* _Exercise instructions_
Your answer must be the records below, printed exactly.

Dataset entries:

* * *

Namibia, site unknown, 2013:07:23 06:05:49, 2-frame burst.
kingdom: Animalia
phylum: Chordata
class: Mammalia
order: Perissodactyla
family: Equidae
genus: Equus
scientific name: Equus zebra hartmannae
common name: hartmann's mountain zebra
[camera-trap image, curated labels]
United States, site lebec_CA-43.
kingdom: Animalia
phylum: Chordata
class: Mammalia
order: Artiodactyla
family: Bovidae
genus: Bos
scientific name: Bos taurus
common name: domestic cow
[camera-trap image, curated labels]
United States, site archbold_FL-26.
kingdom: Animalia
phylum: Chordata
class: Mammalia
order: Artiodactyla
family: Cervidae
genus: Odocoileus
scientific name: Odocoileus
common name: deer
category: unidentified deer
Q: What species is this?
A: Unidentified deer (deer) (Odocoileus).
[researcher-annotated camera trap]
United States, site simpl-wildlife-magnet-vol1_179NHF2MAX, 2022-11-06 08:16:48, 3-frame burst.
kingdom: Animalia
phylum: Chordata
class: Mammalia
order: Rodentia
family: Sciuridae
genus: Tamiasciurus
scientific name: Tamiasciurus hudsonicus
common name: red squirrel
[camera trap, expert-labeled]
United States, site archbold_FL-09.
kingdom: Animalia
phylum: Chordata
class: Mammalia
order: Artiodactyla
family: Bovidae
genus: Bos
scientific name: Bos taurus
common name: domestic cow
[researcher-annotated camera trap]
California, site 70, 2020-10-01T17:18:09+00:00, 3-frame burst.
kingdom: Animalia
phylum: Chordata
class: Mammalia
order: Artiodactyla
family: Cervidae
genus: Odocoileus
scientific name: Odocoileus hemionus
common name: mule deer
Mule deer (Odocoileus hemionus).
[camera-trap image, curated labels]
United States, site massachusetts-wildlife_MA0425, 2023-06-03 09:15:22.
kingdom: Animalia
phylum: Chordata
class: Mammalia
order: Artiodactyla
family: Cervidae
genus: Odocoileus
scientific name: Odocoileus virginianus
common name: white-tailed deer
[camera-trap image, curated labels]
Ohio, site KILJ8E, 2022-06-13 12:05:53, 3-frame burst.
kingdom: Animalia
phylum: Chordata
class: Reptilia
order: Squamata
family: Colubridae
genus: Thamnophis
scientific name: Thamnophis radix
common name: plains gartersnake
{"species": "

* * *

* _Solution_
Namibia, site unknown, 2013:07:23 06:05:49, 2-frame burst.
kingdom: Animalia
phylum: Chordata
class: Mammalia
order: Perissodactyla
family: Equidae
genus: Equus
scientific name: Equus zebra hartmannae
common name: hartmann's mountain zebra
[camera-trap image, curated labels]
United States, site lebec_CA-43.
kingdom: Animalia
phylum: Chordata
class: Mammalia
order: Artiodactyla
family: Bovidae
genus: Bos
scientific name: Bos taurus
common name: domestic cow
[camera-trap image, curated labels]
United States, site archbold_FL-26.
kingdom: Animalia
phylum: Chordata
class: Mammalia
order: Artiodactyla
family: Cervidae
genus: Odocoileus
scientific name: Odocoileus
common name: deer
category: unidentified deer
Q: What species is this?
A: Unidentified deer (deer) (Odocoileus).
[researcher-annotated camera trap]
United States, site simpl-wildlife-magnet-vol1_179NHF2MAX, 2022-11-06 08:16:48, 3-frame burst.
kingdom: Animalia
phylum: Chordata
class: Mammalia
order: Rodentia
family: Sciuridae
genus: Tamiasciurus
scientific name: Tamiasciurus hudsonicus
common name: red squirrel
[camera trap, expert-labeled]
United States, site archbold_FL-09.
kingdom: Animalia
phylum: Chordata
class: Mammalia
order: Artiodactyla
family: Bovidae
genus: Bos
scientific name: Bos taurus
common name: domestic cow
[researcher-annotated camera trap]
California, site 70, 2020-10-01T17:18:09+00:00, 3-frame burst.
kingdom: Animalia
phylum: Chordata
class: Mammalia
order: Artiodactyla
family: Cervidae
genus: Odocoileus
scientific name: Odocoileus hemionus
common name: mule deer
Mule deer (Odocoileus hemionus).
[camera-trap image, curated labels]
United States, site massachusetts-wildlife_MA0425, 2023-06-03 09:15:22.
kingdom: Animalia
phylum: Chordata
class: Mammalia
order: Artiodactyla
family: Cervidae
genus: Odocoileus
scientific name: Odocoileus virginianus
common name: white-tailed deer
[camera-trap image, curated labels]
Ohio, site KILJ8E, 2022-06-13 12:05:53, 3-frame burst.
kingdom: Animalia
phylum: Chordata
class: Reptilia
order: Squamata
family: Colubridae
genus: Thamnophis
scientific name: Thamnophis radix
common name: plains gartersnake
{"species": "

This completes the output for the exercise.